WASHINGTON -- To get a sense of just how wide the democracy gap is in Washington, compare the various "fiscal cliff" proposals put forward by the two parties to the type of deal that would be struck if the opinions of the American people were genuinely represented.
Over the course of the past two weeks, The Huffington Post has sponsored a series of surveys conducted by YouGov to find out what people think about the offers made by the White House and congressional Republicans, as well as how they feel about some deficit reduction ideas that aren't on the table.
These recent surveys, along with other publicly available polling, reveal a preference for a deal that would, among other elements, raise taxes on the wealthy, avoid changes to Social Security or Medicare that would hit beneficiaries now or in the future, and make some cost-saving entitlement reforms that aren't on the table, such as the hugely popular option to allow Medicare to negotiate for cheaper prescription drugs.
The centerpiece of the public's fiscal cliff plan would almost certainly be letting the Bush tax cuts expire for wealthy Americans. Multiple surveys have found that, by huge margins, Americans favored raising taxes on household income over $250,000 a year. Surveys have also found Americans in favor of increasing taxes on capital gains.

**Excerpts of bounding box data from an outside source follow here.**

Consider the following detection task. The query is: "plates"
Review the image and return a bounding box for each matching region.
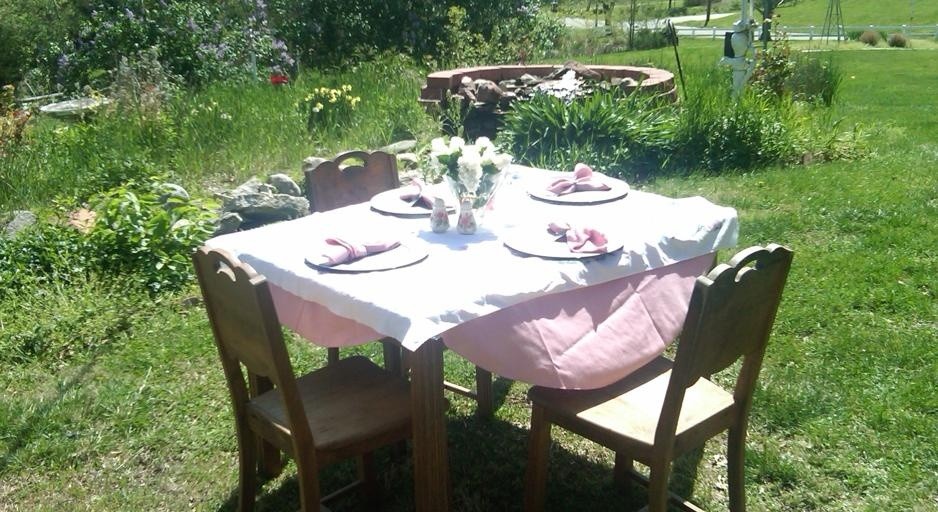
[525,175,630,204]
[370,185,456,215]
[305,228,430,273]
[503,226,623,259]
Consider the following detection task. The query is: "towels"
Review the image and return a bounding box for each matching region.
[548,163,611,198]
[524,242,794,512]
[400,179,439,210]
[547,221,609,254]
[309,234,400,267]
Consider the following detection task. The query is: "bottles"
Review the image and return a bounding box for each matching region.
[431,195,476,234]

The latest HuffPost/YouGov surveys found that people were also clear about what they don't want in a deal. Americans across the political spectrum opposed even minor cuts to Medicare and Social Security benefits, saying by a 52 percent to 25 percent margin that such benefit cuts even for those now under age 55 ought to be off the table. More specifically, Americans opposed changing the way the Social Security cost-of-living increase is calculated or raising the Medicare eligibility age to 67 for future beneficiaries.
But according to the HuffPost/YouGov poll, a huge majority of Americans supported allowing Medicare to negotiate cheaper prices on prescription drugs with pharmaceutical companies: By a whopping 73 percent to 7 percent margin, they said that's a good idea. People were also open to reducing Social Security and Medicare spending by means-testing benefits and cutting reimbursements for providers, calling that option a good idea by a 38 percent to 27 percent margin.
Respondents to another recent HuffPost/YouGov poll backed a public health insurance option if it would trim the deficit. The Congressional Budget Office has concluded it could save $25 billion or more in the next 10 years. The survey found that Americans were somewhat incredulous about the idea that adding a public option to health care reform would reduce the deficit, but if they were convinced of the CBO estimate, they would favor the option by a 45 percent to 22 percent margin.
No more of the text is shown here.